Черный тополь - Москвитина Полина Дмитриевна 36 стр.


– Рассудил, как размазал.

– Перемазывать не буду, Филимон Прокопьевич. И заявляю: с сегодняшнего дня чтоб ноги твоей не было в доме. Слышишь?

Филимона так и подбросило на лавке.

– Подумай, папаша борчатка на тебе новая. Если полезешь в драку – останутся одни лоскутья, – предупредил Демид.

Борчатка! Филимон Прокопьевич мгновенно опомнился и, вздрогнув, опустился на лавку. Зло спросил:

– Такому обхождению с отцом тебя обучили на западе? Но ты вот что поимей в виду: лучше тебе, пока не поздно, смазать лыжи из деревни. Потому как ты в тридцать седьмом году сидел по вредительству. Тебе сейчас моментом припаяют за прошедшее, а также за плен.

– Осподи! – подала голос Филимониха. – За что паять-то?

– Не встревай в разговор! – осадил Филимон Прокопьевич. – Мургашка, забирай свои мешки. Пойдем от греха. Но попомни, Демид, я с тобой еще схлестнусь!

– Приходи, только без борчатки.

– Молчай, сукин сын! – рявкнул Филимон Прокопьевич, багровея. – Разорву одним часом. Не доводи до греха.

Мургашка вытащил из-под кровати три мешка, туго набитые пушниной, – таежный прибыток Филимона Прокопьевича. Но где же волчьи шкуры?

– Шкуры волков забрал или как? Вечор отдал, утре конфисковал. Хе-хе-хе, жадность!

– Ты же получил шкуры с прохожего приискателя, с него и спрашивай, – криво усмехнулся Демид.

– Ладно. Я тебе потом все припомню! Отсчитывай свой век от сегодняшнего дня короткими шагами: укорочу. Не я, так сама Головешиха. Она тебя упекет! А двустволка где? – округлил глаза Филимон Прокопьевич, уставившись на стену. – Как?! Твоя?! Да я, я – разорву тебя одним часом! За мою двустволку – жилы из тебя вытяну. До единой. Слышь, супостат? Отдай сичас же! Не доводи до греха. Мне за нее десять тысяч давали, да не отдал. Где двустволка?

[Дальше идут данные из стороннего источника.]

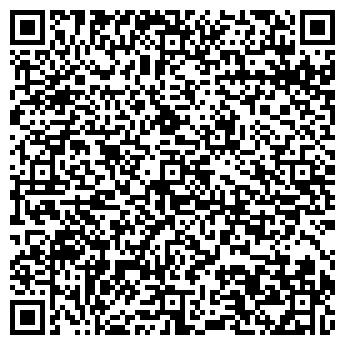 """QR-код с контактной информацией организации ООО """"Альтэко Груп"""""""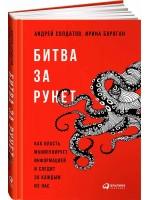 Битва за Рунет. Как власть манипулирует информацией и следит за каждым из нас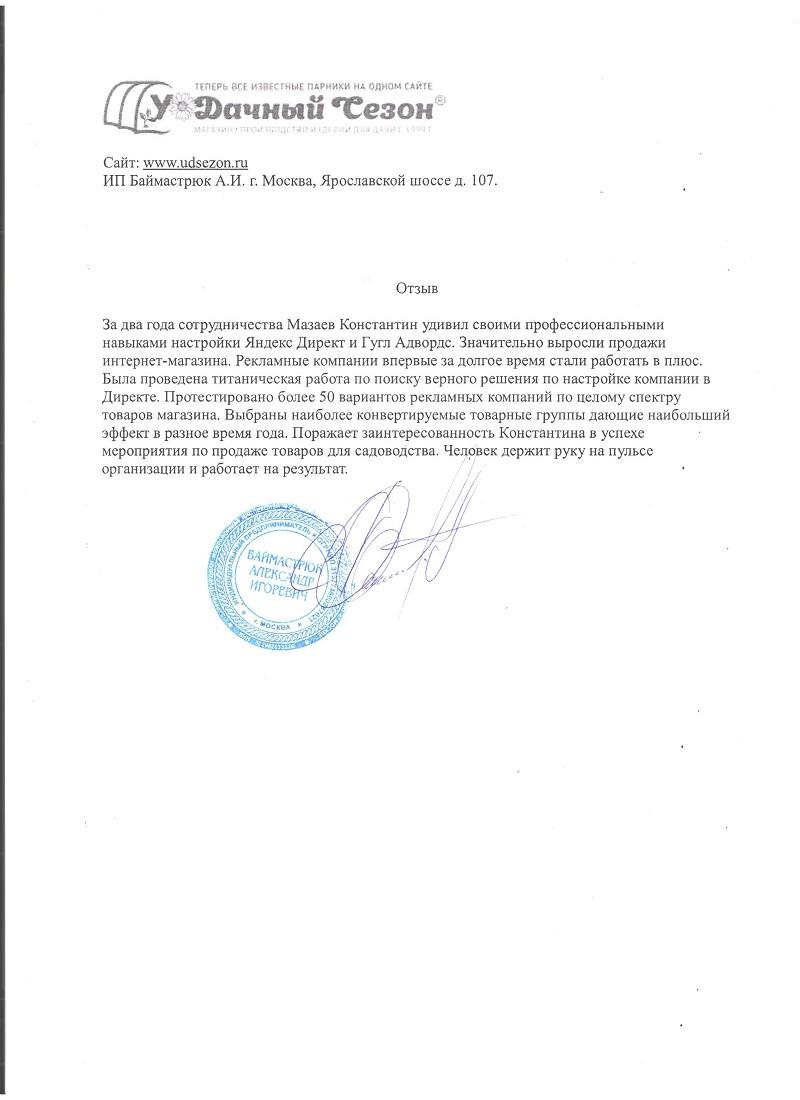 Настройка рекламы в Яндекс.Директ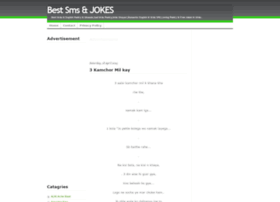 Bestfreejokes.blogspot.com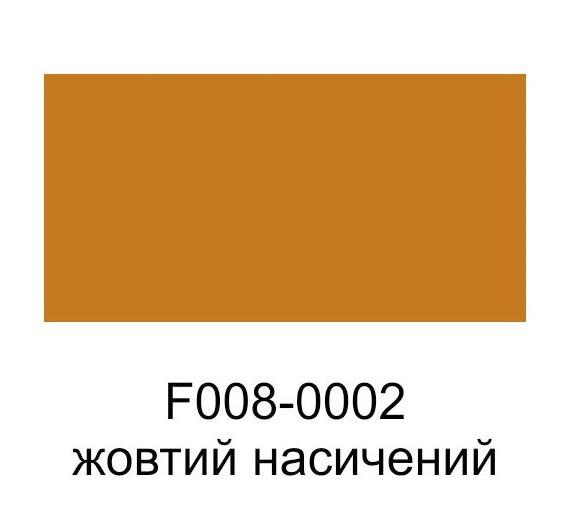 """Краска для нубука 40 мм.""""Dr.Leather"""" Aniline Dye желтый насыщенный"""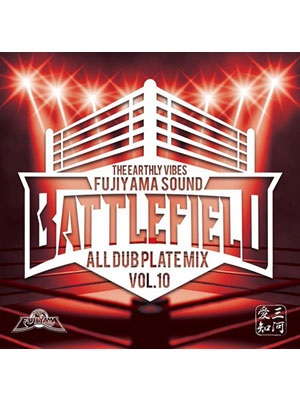【CD】BATTLE FIELD -ALL DUB PLATE MIX Vol.10- -FUJIYAMA-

Филимониха от испуга спряталась в куть, готовая нырнуть головой в печь.

– Ты не кипятись, – остановил Демид, на всякий случай заняв оборонительную позицию между кутью и столиком на треноге, где грудилось кухонное снаряжение – чугунки, сковородка, пустые кринки и оцинкованные ведра, засунутые одно в другое. – Остынь, папаша. – Двустволку тебе не видать как своих ушей. С какой стати ты к ней примазался? Говори спасибо, что попользовался в мое отсутствие. И хватит. Самому нужна.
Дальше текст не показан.